* Task to carry out *
How many lines of the items below contain the string "each", with case counting? Reply with the number alone.

(Dataset items)
++++

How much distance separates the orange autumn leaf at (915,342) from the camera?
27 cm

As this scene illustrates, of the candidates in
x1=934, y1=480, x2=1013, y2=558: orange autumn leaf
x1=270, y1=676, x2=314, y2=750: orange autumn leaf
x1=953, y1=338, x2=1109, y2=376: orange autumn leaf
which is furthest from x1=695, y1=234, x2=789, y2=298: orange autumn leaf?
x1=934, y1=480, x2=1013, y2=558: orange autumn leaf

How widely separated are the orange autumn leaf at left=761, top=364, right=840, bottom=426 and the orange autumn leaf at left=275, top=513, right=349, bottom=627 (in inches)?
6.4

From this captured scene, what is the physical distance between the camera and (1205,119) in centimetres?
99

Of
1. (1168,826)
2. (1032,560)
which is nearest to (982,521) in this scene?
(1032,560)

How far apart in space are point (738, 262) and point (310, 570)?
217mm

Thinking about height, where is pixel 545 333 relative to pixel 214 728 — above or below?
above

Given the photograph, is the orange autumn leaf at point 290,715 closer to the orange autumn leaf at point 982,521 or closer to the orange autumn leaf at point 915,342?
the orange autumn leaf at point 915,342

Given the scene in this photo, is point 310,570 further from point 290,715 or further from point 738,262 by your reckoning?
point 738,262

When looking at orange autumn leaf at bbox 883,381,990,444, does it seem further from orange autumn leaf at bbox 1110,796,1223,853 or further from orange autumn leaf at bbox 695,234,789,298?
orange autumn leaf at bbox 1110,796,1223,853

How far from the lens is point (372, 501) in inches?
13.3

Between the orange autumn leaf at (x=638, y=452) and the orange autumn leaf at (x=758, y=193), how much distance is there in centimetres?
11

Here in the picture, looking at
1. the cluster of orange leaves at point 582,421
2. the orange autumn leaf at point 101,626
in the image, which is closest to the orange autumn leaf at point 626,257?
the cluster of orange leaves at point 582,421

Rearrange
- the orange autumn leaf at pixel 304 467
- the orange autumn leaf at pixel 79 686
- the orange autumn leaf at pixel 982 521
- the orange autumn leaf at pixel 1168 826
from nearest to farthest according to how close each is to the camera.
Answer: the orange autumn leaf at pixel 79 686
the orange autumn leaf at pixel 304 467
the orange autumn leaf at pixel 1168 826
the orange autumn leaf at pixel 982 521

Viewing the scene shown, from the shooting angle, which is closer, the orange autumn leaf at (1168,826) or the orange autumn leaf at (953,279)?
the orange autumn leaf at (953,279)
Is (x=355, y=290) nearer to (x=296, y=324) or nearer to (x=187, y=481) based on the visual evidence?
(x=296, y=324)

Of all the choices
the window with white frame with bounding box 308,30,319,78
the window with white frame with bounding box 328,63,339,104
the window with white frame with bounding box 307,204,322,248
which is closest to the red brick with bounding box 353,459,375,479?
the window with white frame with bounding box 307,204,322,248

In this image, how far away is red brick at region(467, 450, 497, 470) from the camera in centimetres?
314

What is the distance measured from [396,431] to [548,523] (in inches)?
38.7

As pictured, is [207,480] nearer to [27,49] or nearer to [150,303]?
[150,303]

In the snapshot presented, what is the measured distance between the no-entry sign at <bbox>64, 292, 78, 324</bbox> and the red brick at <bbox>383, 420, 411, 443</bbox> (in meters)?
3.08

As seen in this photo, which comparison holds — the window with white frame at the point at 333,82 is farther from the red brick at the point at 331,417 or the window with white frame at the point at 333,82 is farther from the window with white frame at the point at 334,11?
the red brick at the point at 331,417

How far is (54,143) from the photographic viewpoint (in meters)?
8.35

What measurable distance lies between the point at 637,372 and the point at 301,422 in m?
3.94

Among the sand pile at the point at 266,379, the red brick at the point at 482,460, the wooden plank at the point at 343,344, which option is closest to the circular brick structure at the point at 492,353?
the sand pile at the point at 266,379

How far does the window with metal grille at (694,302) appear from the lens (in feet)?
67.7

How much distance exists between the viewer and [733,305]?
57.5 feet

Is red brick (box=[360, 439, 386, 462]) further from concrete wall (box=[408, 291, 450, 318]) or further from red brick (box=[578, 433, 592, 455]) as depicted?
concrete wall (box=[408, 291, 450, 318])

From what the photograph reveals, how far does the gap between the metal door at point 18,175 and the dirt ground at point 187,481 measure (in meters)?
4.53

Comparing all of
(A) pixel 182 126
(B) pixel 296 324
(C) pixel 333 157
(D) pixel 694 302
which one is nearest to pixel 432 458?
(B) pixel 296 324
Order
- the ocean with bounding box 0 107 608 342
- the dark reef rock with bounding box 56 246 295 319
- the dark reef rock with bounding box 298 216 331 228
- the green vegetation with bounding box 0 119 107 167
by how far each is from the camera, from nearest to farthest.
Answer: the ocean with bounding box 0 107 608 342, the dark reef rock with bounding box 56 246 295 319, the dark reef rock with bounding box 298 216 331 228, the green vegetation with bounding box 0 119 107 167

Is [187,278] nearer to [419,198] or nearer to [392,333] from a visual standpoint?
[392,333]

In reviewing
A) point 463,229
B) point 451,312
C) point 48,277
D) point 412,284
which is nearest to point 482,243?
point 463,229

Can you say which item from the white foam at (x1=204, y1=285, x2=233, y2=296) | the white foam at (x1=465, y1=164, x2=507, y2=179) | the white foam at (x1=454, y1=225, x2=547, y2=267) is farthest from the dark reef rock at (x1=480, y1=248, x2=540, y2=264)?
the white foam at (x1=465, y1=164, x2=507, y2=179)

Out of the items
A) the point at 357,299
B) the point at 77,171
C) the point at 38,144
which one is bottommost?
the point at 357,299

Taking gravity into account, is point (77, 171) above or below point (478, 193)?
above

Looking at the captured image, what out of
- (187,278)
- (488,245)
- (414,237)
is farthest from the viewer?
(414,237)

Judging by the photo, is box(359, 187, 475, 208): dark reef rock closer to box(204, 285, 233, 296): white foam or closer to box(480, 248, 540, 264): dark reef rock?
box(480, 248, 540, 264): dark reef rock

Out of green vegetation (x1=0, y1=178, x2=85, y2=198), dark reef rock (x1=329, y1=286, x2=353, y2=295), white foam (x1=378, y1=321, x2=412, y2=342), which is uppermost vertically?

++++

* Task output *
2